The Following (Season 1, Episode 5: “Six Degrees of EVERYONE IS A SERIAL KILLER”)

I am currently in hiding in my luxurious Parisian chateau hidden in the mountains of West Virginia. I am afraid for myself and others. I’m afraid I’ll hurt somebody. I’m afraid I’ll hurt myself. Why do I feel this way? Because I am particularly fond of Edgar Allen Poe’s oeuvre. And I watched this episode on Monday night and discovered that any person who is a Poe aficionado may also be a serial killer.

But aren’t shows make believe? How could I possibly have believed that what occurred in this episode had any connection to reality?

Well, it’s obvious that the intention of the show’s creators is to cause the viewer to question whether or not every single character is a serial killer. By the time I hit the half-way point, I was even suspicious of the characters portrayed by extras. By the time I reached the end, my paranoia had leapt out of the TV screen and into my everyday life.
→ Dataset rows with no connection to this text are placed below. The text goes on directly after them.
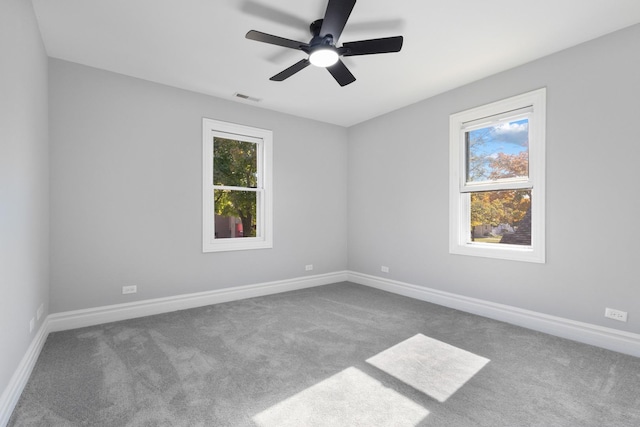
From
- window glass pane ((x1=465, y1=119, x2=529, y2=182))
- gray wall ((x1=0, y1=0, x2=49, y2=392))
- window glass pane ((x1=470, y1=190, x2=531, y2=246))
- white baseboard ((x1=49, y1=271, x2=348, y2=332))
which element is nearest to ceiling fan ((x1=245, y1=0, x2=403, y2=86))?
gray wall ((x1=0, y1=0, x2=49, y2=392))

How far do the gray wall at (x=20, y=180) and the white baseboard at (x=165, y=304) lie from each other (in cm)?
28

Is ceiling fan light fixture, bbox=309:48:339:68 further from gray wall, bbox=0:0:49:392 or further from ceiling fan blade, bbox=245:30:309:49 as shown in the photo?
gray wall, bbox=0:0:49:392

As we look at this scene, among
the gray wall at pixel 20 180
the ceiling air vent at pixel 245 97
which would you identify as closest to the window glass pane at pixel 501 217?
the ceiling air vent at pixel 245 97

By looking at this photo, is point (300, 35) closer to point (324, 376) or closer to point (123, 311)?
point (324, 376)

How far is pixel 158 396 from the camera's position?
1971mm

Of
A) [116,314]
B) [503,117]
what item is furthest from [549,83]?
[116,314]

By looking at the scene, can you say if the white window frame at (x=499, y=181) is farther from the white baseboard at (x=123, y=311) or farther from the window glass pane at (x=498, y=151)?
the white baseboard at (x=123, y=311)

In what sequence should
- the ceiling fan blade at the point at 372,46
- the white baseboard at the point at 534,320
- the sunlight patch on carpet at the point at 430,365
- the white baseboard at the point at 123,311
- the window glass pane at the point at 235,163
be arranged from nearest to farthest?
the white baseboard at the point at 123,311 < the sunlight patch on carpet at the point at 430,365 < the ceiling fan blade at the point at 372,46 < the white baseboard at the point at 534,320 < the window glass pane at the point at 235,163

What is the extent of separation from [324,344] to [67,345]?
2.30 meters

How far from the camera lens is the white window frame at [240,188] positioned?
3.99m

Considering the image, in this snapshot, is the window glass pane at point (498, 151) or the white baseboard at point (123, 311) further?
the window glass pane at point (498, 151)

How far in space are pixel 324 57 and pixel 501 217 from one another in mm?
2675

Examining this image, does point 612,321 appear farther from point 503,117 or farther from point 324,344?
point 324,344

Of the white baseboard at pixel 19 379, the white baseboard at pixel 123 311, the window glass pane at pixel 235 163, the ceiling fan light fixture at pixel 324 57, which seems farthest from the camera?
the window glass pane at pixel 235 163
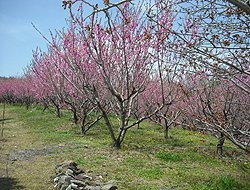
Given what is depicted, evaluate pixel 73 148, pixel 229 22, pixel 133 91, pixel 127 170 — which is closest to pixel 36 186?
pixel 127 170

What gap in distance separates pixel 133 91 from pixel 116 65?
1.38 m

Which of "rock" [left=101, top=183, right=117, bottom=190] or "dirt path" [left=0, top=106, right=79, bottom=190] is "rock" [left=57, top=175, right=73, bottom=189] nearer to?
"dirt path" [left=0, top=106, right=79, bottom=190]

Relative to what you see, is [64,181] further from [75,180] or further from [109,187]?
[109,187]

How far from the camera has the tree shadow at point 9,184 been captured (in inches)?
283

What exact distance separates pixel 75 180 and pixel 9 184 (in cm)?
193

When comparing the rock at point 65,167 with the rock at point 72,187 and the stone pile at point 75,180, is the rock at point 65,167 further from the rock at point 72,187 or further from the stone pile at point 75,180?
the rock at point 72,187

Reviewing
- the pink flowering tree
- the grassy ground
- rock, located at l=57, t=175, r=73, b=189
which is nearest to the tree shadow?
the grassy ground

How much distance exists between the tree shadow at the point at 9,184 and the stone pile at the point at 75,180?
2.97ft

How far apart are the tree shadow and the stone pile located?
2.97 feet

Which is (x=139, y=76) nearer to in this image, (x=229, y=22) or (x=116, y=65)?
(x=116, y=65)

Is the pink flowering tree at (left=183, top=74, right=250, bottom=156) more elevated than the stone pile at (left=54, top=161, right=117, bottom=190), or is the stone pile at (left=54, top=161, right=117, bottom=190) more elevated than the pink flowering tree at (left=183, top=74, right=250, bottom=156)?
the pink flowering tree at (left=183, top=74, right=250, bottom=156)

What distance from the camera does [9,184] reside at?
7.43 metres

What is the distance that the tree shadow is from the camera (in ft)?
23.6

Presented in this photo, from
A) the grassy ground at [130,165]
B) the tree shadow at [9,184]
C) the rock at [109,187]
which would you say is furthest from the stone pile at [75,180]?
the tree shadow at [9,184]
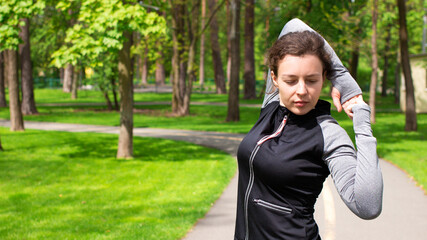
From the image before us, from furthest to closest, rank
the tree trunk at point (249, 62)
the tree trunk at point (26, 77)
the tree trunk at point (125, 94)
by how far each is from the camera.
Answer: the tree trunk at point (249, 62) → the tree trunk at point (26, 77) → the tree trunk at point (125, 94)

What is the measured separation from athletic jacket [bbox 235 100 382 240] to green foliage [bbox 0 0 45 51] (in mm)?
8512

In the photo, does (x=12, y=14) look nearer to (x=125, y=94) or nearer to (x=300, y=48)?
(x=125, y=94)

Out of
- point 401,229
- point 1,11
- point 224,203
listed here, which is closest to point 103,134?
point 1,11

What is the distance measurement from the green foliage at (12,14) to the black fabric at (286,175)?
855 centimetres

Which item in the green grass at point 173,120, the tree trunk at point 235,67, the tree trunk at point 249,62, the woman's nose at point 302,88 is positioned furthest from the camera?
the tree trunk at point 249,62

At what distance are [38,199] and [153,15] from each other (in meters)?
4.25

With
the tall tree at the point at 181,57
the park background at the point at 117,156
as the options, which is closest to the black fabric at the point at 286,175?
the park background at the point at 117,156

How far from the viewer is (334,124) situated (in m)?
2.03

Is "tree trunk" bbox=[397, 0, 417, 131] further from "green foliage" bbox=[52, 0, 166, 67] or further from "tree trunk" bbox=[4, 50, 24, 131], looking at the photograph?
"tree trunk" bbox=[4, 50, 24, 131]

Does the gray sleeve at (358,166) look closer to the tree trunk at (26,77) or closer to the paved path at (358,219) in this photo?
the paved path at (358,219)

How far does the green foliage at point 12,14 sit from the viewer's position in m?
9.52

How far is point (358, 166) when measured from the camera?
5.75 ft

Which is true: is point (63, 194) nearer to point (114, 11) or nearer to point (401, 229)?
point (114, 11)

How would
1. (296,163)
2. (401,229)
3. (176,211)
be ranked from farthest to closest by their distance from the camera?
(176,211) → (401,229) → (296,163)
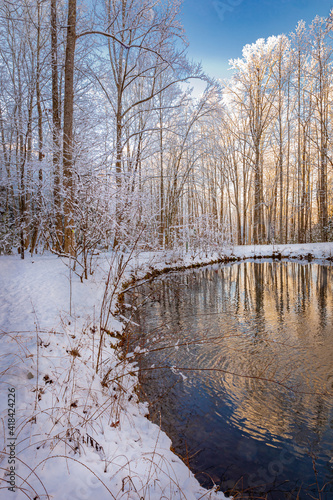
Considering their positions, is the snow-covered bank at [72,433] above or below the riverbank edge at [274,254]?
below

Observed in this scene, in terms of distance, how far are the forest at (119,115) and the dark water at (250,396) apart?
6.66ft

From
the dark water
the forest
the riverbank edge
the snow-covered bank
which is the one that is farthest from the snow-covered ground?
the riverbank edge

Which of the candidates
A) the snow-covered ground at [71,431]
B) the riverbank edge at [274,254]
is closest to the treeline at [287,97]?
the riverbank edge at [274,254]

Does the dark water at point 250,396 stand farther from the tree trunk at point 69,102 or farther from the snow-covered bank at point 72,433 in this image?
the tree trunk at point 69,102

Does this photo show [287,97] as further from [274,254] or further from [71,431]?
[71,431]

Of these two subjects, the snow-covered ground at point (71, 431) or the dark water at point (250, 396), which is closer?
the snow-covered ground at point (71, 431)

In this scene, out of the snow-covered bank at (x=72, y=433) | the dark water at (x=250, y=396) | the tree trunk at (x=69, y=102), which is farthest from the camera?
the tree trunk at (x=69, y=102)

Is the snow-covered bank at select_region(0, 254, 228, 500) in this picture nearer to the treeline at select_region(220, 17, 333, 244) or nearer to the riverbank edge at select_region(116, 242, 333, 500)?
the riverbank edge at select_region(116, 242, 333, 500)

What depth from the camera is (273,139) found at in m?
21.5

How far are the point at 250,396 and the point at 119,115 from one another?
32.3 ft

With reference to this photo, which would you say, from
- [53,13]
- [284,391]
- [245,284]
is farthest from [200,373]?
[53,13]

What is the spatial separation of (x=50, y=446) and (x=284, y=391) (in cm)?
278

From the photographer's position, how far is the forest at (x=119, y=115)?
21.3 ft

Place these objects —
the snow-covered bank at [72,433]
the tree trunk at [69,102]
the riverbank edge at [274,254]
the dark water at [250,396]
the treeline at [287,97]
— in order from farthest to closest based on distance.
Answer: the treeline at [287,97] → the riverbank edge at [274,254] → the tree trunk at [69,102] → the dark water at [250,396] → the snow-covered bank at [72,433]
And I think we can all agree that a television show cannot truly achieve greatness without carefully crafted suspense, and if it happens to trigger a complete psychotic breakdown and a distrust of yourself and others, then all the better. The show has done its job and it has attained a level of quality reached by few shows throughout the history of prime time.

It’s no surprise the influence of Poe has influenced so many to commit crimes of a murderous nature. He just has such a way with words, and with macabre literature from the 19th century being even more popular these days than television, I fear for our future. I fear for our children. I fear children who read Poe. Children are creepy enough. The thought of murderous evil children makes me never want to sleep again.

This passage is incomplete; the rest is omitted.